L’episodio si è verificato in Sala Grande, quando la proiezione era ormai terminata e sullo schermo scorrevano ancora i titoli di coda. Tra il pubblico, un uomo di 55 anni, cardiopatico, ha improvvisamente perso conoscenza, accasciandosi a terra, a causa di una lipotimia.

La situazione ha richiesto un intervento immediato. Gerosa, presente in sala, si è accorto di quanto stava accadendo e ha raggiunto rapidamente lo spettatore qualificandosi come un medico. Il cardiochirurgo ha alzato le gambe all’uomo e messo in atto le necessarie manovre di rianimazione, continuando a intervenire per alcuni minuti e mantenendo l’uomo nelle condizioni più adeguate in attesa dell’arrivo dei soccorsi.

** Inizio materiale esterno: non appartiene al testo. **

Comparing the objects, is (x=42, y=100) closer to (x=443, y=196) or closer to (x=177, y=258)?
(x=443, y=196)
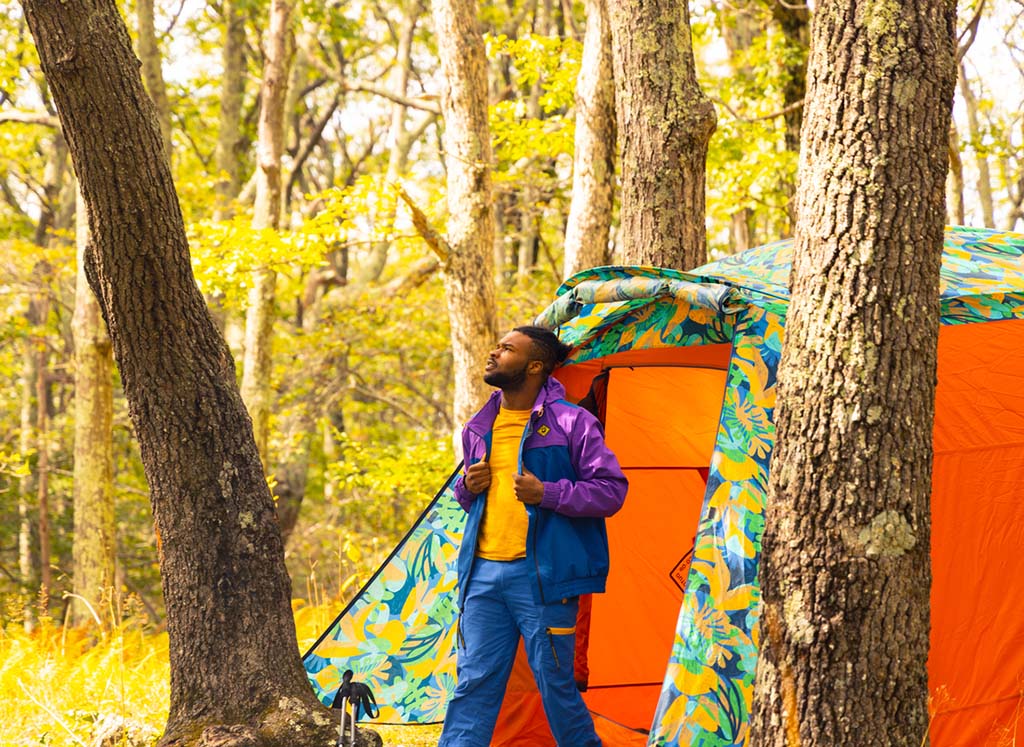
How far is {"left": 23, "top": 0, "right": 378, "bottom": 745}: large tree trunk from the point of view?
3.35 m

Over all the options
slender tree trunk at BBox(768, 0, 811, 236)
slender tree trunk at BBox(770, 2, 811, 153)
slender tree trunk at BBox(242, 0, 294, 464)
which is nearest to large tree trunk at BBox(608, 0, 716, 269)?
slender tree trunk at BBox(768, 0, 811, 236)

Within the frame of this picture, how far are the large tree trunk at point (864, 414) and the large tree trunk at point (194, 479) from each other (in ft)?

Un intervento tempestivo che ha permesso di gestire la situazione prima del trasferimento in ospedale.
Come spiega La Voce di Rovigo, successivamente il 55enne è stato preso in carico dal personale sanitario e accompagnato d’urgenza all’ospedale civile, dove è stato sottoposto agli accertamenti necessari. Le sue condizioni, secondo quanto riferito, non destano ora preoccupazione: l’uomo è fuori pericolo.
A dare il via al programma di Venezia 2026 è stato Ink, nuovo film diretto da Danny Boyle, incentrato sulla figura di Rupert Murdoch.